Cook started 22 games, averaging 6.1 points per game on 34 percent shooting in place of Thabo Sefolosha. He averaged just five per game while hitting 39.4 percent in the 35 games he played as a reserve.
Collison shoots nicely, scoring 4.5 points per game while hitting 59.7 percent from the field. However, he's a poor rebounder, gathering just 12 percent of available rebounds.
Fisher showed his age. He averaged just 4.9 points and 1.4 assists per game while shooting 34.3 percent from the field in his 20 regular-season games after being acquired from the Lakers. In the playoffs, he stepped up to average 6.3 points per game on 41.5 percent shooting. But he was ineffective on defense, allowing 111 points per 100 possessions.

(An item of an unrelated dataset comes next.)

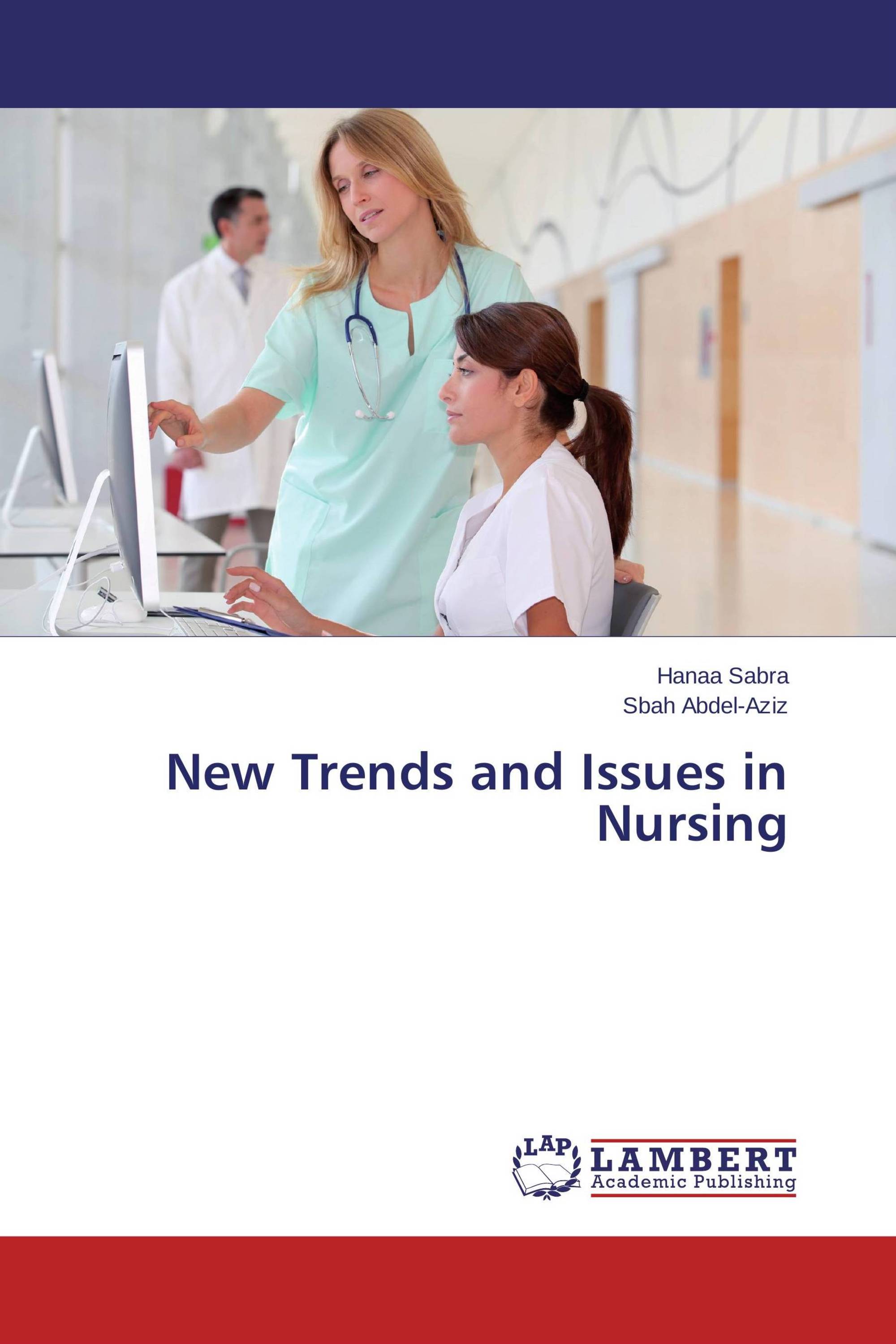 New Trends and Issues in Nursing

The Thunder will need reliable help off the bench from players besides Harden. With the disappointing performances Harden had in the playoffs, the Thunder need to be able to rely on someone else when the time calls.
They can't be a finals team when they have just one player who can score off the bench.

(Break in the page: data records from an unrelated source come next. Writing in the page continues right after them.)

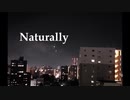 Naturally　feat.闇音レンリ【オリジナル】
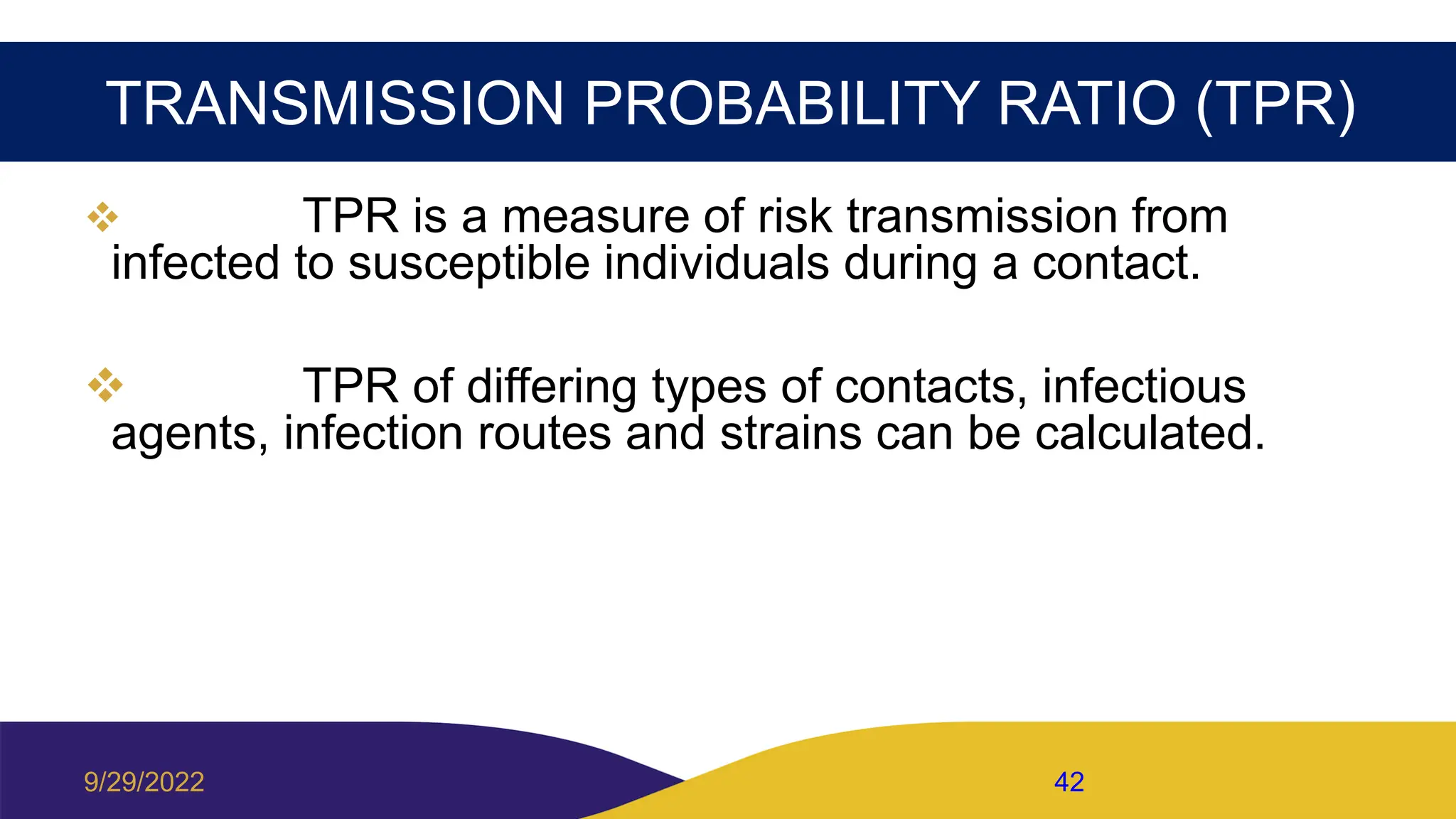TRANSMISSION PROBABILITY RATIO (TPR)
 TPR is a measure of risk transmission from
infected to susceptible individuals during a contact.
 TPR of differing types of contacts, infectious
agents, infection routes and strains can be calculated.
9/29/2022 42
 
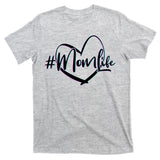#MomLife T-Shirt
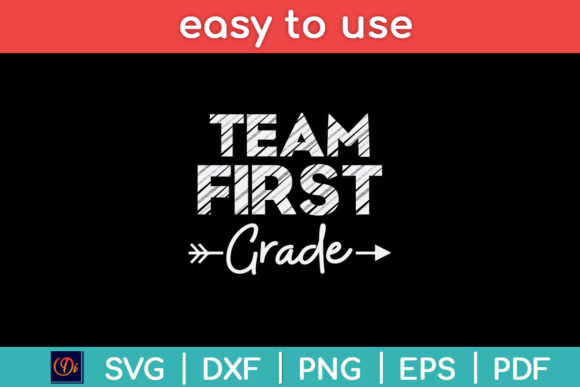 Team First Grade Back to School Svg: Graphics and Crafts for Brands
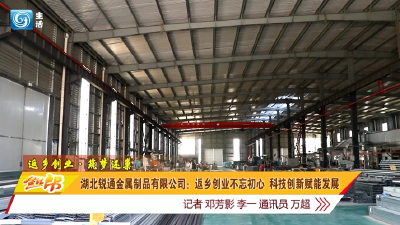 湖北锐通金属制品有限公司：返乡创业不忘初心 科技创新赋能发展
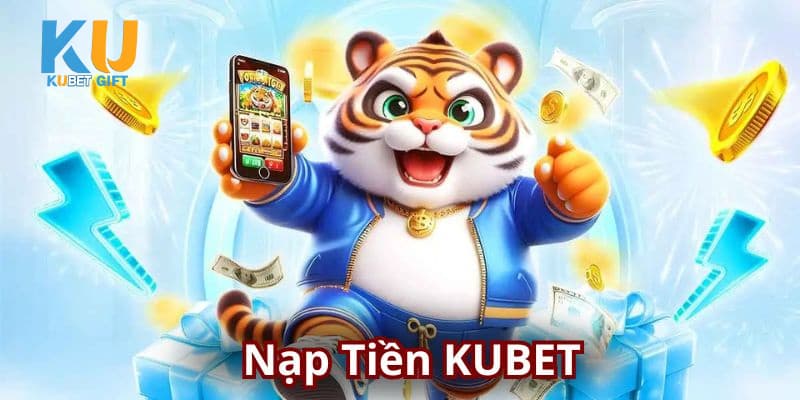 Nạp tiền Kubet lần đầu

The Thunder can't be a perennial playoff team with the amount of turnovers they commit.
They committed more turnovers than any other team in the regular season (16.3 per game) and had the highest turnover rate (15.3 percent of possessions). Kevin Durant and Russell Westbrook had 3.8 and 3.6 turnovers per game, respectively.
Kendrick Perkins turned it over 1.8 times per game and had a team-worst 27.5 percent turnover rate.

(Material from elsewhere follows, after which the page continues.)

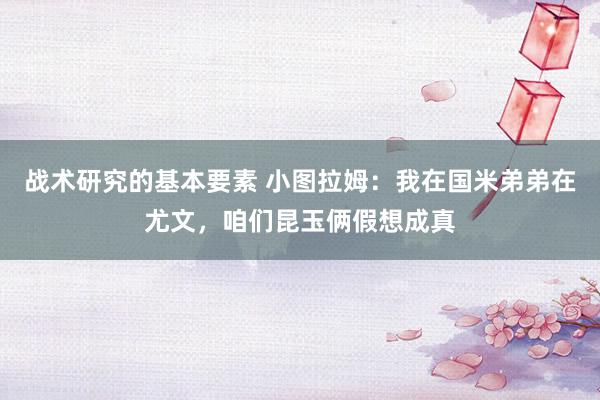 战术研究的基本要素 小图拉姆：我在国米弟弟在尤文，咱们昆玉俩假想成真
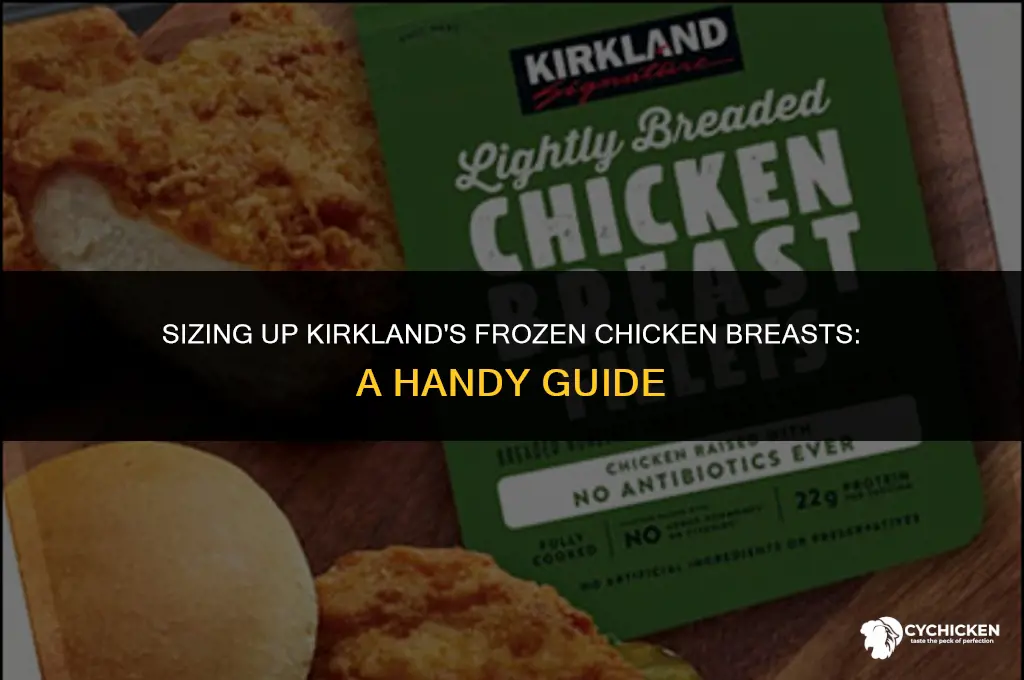 how large are the kirkland frozen chicken breast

Perkins and Durant didn't do a good job controlling the ball in the playoffs. Perkins had a 22.5 percent turnover rate in the playoffs. Durant turned it over 4.8 times per game in the NBA Finals.
NBA Finals teams should be able to keep things under control. With the trouble the Thunder had this season doing that, they'll be hard pressed to make a run to the finals next season.
Defense wins championships, and it should at least carry a team to the NBA Finals.
The Thunder didn't play defense like a real NBA Finals team this year. They allowed 102 points per game in the finals while allowing 107 points per 100 possessions in all five games.
Overall, the defensive effort in the playoffs left something to be desired.
No player who played more than four minutes per game for the Thunder in the playoffs had a defensive rating lower than 106 points allowed per 100 possessions. Oklahoma City allowed 97.8 points per game in the playoffs, including 104.3 per game in the last two rounds.
This young team can do everything in its power on offense to get back to the finals, but it won't matter if they can't stop the other team.
The Thunder will have to overcome a couple of tough challengers in order to return to the NBA Finals.
The San Antonio Spurs won't go down easy. Tim Duncan showed with his resurgent playoff performance that he won't go quietly into the night. Tony Parker should have at least one more season with strong scoring success.
San Antonio also has players on the rise, such as Kawhi Leonard.
Gregg Popovich's squad is a resilient one and won't go down without another fight for the crown.
Nevertheless, they'll be more determined than ever to grind their way to the NBA Finals next season with Tony Allen facing an expiring contract.
Allen, the defensive leader who defines the Grizzlies' team character, won't be satisfied without a championship in what will be both a contract year and his peak year athletically at age 30.
Also, Zach Randolph is determined to make the most of a full season after coming back from his partial MCL tear this year to play off the bench to finish the regular season and just return to form in the playoffs.
Randolph had worked hard to have a great year this season before becoming injured, and he'll surely be pushing through the offseason to have a championship year.
Memphis has two players on the rise in Mike Conley and Marc Gasol and one who's building his status as a top-five player at his position in Rudy Gay.
Additionally, Lionel Hollins is a superior coach to Scott Brooks. Hollins has a strong vision for his team and knows how to maximize the effectiveness of all of his players.
With both the Spurs and Grizzlies pushing hard to reach the NBA Finals, the Thunder will face too great a struggle to reach the finals.